Sur scène, le trio qu'elle forme avec Jesse Zubot et Jean Martin est le véhicule principal de son expression.

«L'évolution de ma musique est intimement liée à ma relation avec ces proches collaborateurs. Au fil du temps, nous avons atteint beaucoup de profondeur, bien qu'il me soit difficile de décrire exactement les formes de cette expression.  Nous avons certes développé chacun nos points de repère mais nous essayons de raconter chaque fois une nouvelle histoire.

«Nous répondons de mieux en mieux à nos signes respectifs. Nous avons certes développé un langage commun dont nous avons du mal à préciser la nature. Non, ce n'est pas une musique autochtone. Ce n'est ni électronique ni jazz.

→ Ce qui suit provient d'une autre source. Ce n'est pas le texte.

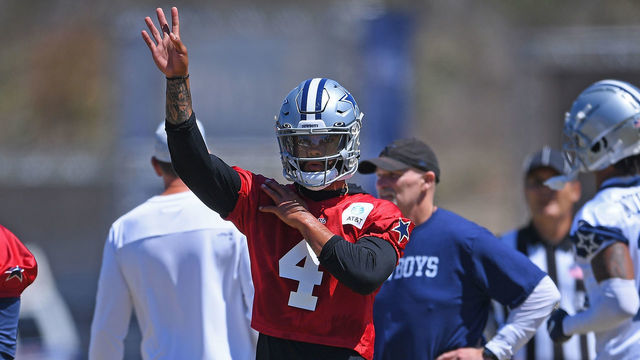 OXNARD, CA - AUGUST 03: Quarterback Dak Prescott #4 of the Dallas Cowboys stretches on the field during practice at River Ridge Complex on August 3, 2021 in Oxnard, California.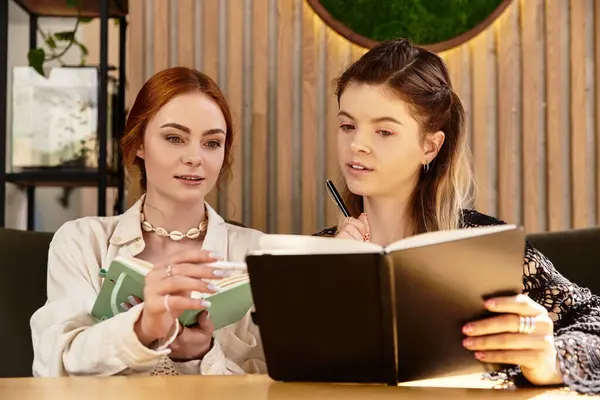 Two young women share notes and study together in a stylish, modern cafe environment. — Stock Photo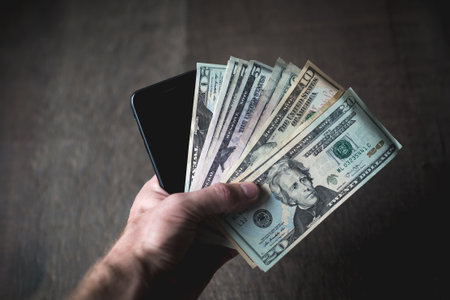 cash smartphoneの写真素材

Ce qui est intéressant, en fait c'est l'imprévu auquel nous faisons face chaque soir. Nous ne savons jamais si le volume sera au maximum ou si la performance sera ténue au minimum. Nous sommes le reflet esthétique de ce qui nous habite ici et maintenant. N'est-ce pas l'objet de l'art?»

Tanya Tagaq insiste sur la qualité de la relation avec ses collègues: «Je connais Jesse depuis une dizaine d'années. J'ai toujours été émerveillée par ce qu'il fait musicalement. Après quoi il m'a présenté Jean. Nous avons beaucoup de plaisir ensemble. Notre relation humaine est très ludique, très amusante et pourtant nous tendons à jouer des musiques sombres. Sur scène, nous oublions tout ce que ma vie quotidienne nous réserve. Personnellement, je m'y sens très ouverte, très connectée à mon inconscient. C'est pourquoi j'apprécie autant me retrouver sur scène.»

Elle laisse la tâche aux spécialistes de préciser la nature de son projet esthétique, essentiellement instinctif.

«Mon art consiste essentiellement à exprimer ce que je ressens à la seconde près. Il y a dix ans, j'étais une personne différente, j'imagine que mon expression a suivi le cours de ces changements.

«Vous savez, ma vie entière est un peu chaotique. Je ne suis aucune règle, aucun plan. Il m'importe simplement de ressentir le moment opportun pour faire les choses. J'aime que ce soit ainsi. Prenez la préparation de mon nouvel album. Ça commence à prendre forme... À un certain stade, j'estimerai qu'il faudra passer en studio. Quand exactement? Je ne sais pas.»

Aurez-vous deviné que Tanya Tagaq, qu'on a jointe à Yellowknife, ne croit pas représenter les Inuits de l'Arctique canadien.

«Tant mieux si les gens m'associent à mon peuple après avoir aimé mon travail mais... ce que je propose ne représente que moi-même. Je suis très fière et très heureuse d'être inuk, mais je n'ai aucunement la prétention de représenter cette culture dans son ensemble.»

Tanya Tagaq se produit au Théâtre La Chapelle quatre soirs consécutifs, de mardi à vendredi.